Me quedé helado. Le pregunté cómo era eso, qué hacía mi madre allí, y ella me contestó como si fuera la cosa más natural del mundo:
¿No lo sabías? Ella trae merienda para todos los abuelos y abuelas. Cada mes, sin fallar. Es una obra de caridad preciosa.
No supe qué decir. Me dio hasta vergüenza reconocer que mi madre nunca me lo había contado y que no tenía ni idea. Mi compañera creyó que estaba bromeando, pero al ver mi cara, añadió:
Tu madre es muy discreta. Entra, saluda, deja todo y se va enseguida.
Ese mismo día, en cuanto llegué a casa, fui directo a preguntarle:
Mamá, ¿por qué nunca me has contado que vas todos los meses a la residencia de mayores?
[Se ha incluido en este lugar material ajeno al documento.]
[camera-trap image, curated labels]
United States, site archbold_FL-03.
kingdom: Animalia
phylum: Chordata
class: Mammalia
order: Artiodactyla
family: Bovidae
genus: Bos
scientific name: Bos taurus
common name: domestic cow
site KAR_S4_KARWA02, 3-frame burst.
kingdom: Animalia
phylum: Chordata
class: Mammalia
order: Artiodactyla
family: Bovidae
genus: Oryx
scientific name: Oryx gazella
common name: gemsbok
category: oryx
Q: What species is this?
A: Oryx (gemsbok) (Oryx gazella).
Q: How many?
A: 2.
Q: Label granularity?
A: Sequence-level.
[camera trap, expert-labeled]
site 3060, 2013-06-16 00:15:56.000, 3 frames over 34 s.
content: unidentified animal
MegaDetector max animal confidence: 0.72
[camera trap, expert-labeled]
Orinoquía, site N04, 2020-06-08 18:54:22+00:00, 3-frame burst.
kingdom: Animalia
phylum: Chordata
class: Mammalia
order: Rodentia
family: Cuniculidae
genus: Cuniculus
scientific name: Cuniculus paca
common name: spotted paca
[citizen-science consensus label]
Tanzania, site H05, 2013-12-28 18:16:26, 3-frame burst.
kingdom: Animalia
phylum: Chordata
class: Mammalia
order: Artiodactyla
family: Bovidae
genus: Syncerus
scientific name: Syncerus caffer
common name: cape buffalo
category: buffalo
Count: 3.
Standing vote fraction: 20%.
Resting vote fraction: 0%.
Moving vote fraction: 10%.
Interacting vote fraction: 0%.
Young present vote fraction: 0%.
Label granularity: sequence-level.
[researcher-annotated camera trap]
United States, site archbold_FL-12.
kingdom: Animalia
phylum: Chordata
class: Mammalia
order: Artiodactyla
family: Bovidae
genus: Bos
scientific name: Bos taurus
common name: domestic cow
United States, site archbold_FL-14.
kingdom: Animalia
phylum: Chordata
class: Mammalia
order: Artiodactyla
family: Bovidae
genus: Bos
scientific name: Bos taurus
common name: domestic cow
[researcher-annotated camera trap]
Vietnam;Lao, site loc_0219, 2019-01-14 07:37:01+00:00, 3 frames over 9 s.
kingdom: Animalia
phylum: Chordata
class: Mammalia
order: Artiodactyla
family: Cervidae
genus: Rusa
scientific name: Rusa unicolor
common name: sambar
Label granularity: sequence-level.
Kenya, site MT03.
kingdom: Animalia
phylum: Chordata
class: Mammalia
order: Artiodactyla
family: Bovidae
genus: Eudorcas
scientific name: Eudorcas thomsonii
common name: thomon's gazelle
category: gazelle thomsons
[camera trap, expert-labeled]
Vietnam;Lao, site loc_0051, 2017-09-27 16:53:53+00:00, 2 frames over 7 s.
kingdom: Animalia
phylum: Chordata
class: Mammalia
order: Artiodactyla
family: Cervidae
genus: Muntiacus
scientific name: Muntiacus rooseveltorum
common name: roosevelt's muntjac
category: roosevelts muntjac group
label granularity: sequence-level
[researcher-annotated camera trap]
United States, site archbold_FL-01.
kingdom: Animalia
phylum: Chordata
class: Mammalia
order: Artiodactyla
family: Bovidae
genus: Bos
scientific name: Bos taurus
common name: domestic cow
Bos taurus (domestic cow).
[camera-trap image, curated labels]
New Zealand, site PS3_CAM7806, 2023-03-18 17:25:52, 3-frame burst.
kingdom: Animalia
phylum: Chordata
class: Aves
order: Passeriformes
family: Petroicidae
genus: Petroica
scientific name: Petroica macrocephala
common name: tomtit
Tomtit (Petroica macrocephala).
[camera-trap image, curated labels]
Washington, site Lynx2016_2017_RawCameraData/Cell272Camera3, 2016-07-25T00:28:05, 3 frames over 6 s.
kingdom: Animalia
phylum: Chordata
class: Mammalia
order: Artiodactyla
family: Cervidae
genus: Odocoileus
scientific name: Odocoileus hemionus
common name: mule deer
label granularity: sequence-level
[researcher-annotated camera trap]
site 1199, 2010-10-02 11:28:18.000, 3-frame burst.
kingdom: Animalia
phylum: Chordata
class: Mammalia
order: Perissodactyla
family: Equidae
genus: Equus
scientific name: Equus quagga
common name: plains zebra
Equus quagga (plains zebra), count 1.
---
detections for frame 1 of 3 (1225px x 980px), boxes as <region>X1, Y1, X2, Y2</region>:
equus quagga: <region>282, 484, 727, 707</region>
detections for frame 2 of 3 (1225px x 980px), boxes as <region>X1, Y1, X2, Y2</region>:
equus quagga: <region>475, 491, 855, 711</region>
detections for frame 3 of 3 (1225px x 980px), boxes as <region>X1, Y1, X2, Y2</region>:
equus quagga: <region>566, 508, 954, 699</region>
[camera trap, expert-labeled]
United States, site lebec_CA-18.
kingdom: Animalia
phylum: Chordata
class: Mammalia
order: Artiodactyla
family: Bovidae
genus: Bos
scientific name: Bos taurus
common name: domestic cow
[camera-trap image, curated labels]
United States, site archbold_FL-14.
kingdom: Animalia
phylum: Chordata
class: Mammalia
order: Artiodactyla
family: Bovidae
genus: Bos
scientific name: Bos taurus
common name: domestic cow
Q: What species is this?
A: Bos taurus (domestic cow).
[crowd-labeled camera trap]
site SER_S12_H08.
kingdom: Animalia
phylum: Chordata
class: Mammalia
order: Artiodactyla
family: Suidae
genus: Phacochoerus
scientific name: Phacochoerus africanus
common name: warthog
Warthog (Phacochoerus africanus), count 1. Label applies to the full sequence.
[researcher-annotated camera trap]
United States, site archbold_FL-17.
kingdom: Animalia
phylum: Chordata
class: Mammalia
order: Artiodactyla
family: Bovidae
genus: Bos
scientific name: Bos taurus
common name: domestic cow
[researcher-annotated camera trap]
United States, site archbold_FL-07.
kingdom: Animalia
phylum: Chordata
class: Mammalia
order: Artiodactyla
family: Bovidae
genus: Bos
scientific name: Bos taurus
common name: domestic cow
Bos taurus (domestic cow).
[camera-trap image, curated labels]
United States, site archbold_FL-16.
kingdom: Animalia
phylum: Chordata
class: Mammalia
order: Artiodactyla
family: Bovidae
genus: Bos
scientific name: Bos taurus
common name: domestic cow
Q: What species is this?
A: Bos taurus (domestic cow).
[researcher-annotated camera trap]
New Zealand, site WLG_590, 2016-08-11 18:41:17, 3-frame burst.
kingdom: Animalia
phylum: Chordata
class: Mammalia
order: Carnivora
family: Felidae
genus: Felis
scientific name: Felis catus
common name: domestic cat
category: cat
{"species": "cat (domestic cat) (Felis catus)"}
Ella barría el salón y apenas levantó la cabeza:
¿Y por qué tenía que decírtelo?
Insistí otra vez:
Porque es algo bonito, porque tiene importancia
Dejó la escoba apoyada contra la pared, me miró con tranquilidad y me dijo:
No creo que las buenas acciones sean para presumir. Se hacen y punto. Dios lo ve todo, con eso me basta.
Me explicó que, hace dos años, tras fallecer una amiga suya, sintió la necesidad de hacer algo bueno por los demás. Un día pasó frente a la residencia, vio a unos ancianos sentados fuera y decidió entrar. Habló con la trabajadora social y le preguntó qué necesitaban. Desde entonces, cada último viernes del mes mi madre compra zumos, paquetes de galletas, bollería y los lleva. A veces también lleva toallitas húmedas o productos de higiene, según cómo vaya el mes económicamente.
Me confesó que no quiso involucrar a nadie porque no quiere que piensen que busca atención o reconocimiento. Prefiere hacerlo en silencio, a su manera.
Cuando uno quiere ayudar, ayuda. Si no, no hace falta. Pero yo no tengo que contárselo a nadie. Yo sé lo que hago me dijo mientras recogía los platos de la cena.
Esa noche no pude dejar de pensar en ello. Mi madre, una mujer sencilla y humilde, con pocos recursos y siempre dispuesta a privarse de algo para ayudar, cada mes va a alegrar el día a quienes nadie visita. Sentí un orgullo inmenso, pero también una punzada de dolor al imaginar que lleva esa carga sola.
Ahora me planteo acompañarla el próximo viernes. Aunque aún no sé cómo decírselo sin que piense que me estoy metiendo o que le invado su espacio.
Sólo sé una cosa: ver a mi madre hacer algo tan grande y tan calladamente ha cambiado algo dentro de mi pecho.